All pictures are to be excluded when the data below is output verbatim.

*** Recorded information Section Begins ***

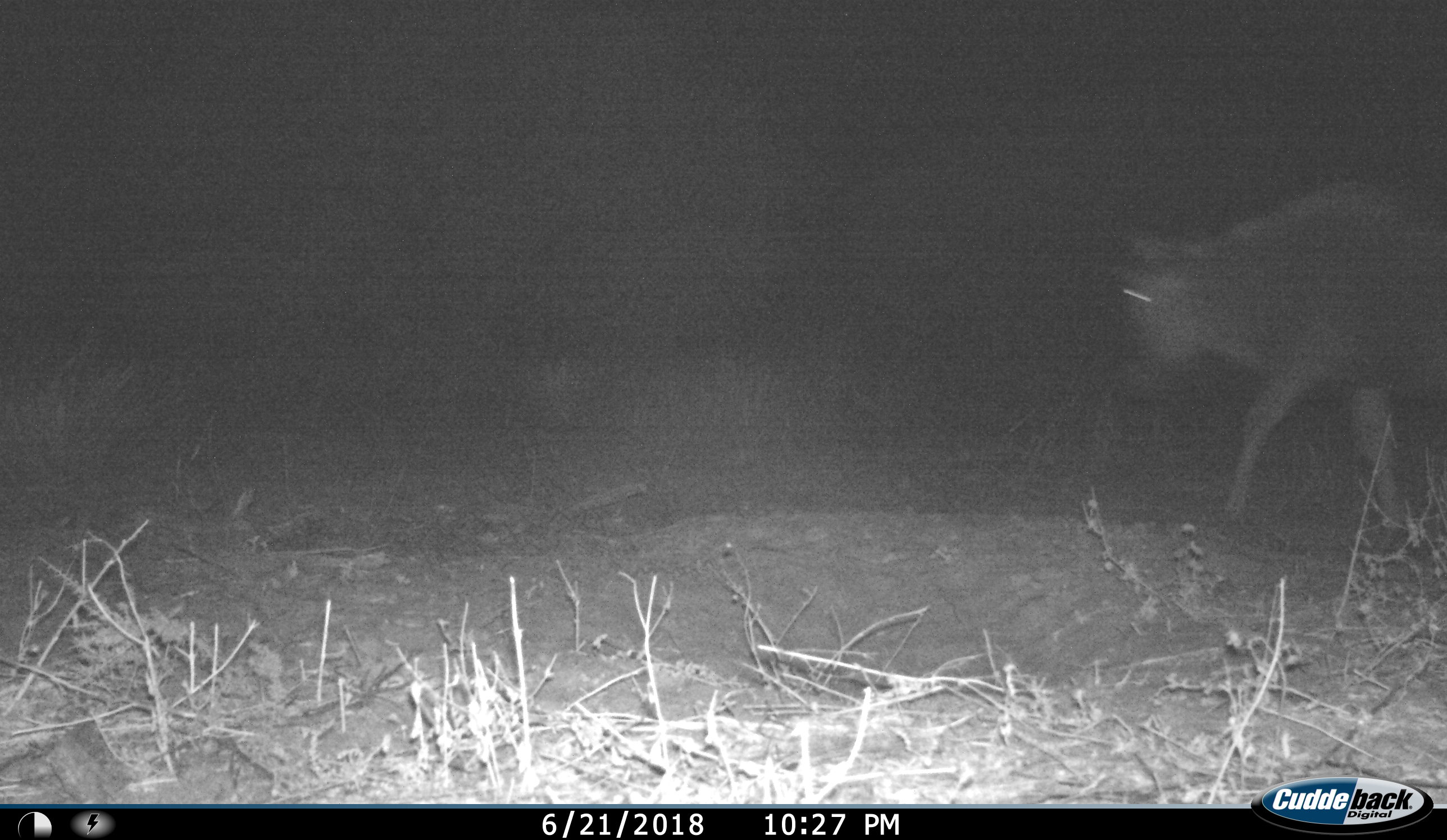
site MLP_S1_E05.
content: unidentified animal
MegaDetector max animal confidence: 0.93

*** Recorded information Section Ends ***

**Solution:**
site MLP_S1_E05.
content: unidentified animal
MegaDetector max animal confidence: 0.93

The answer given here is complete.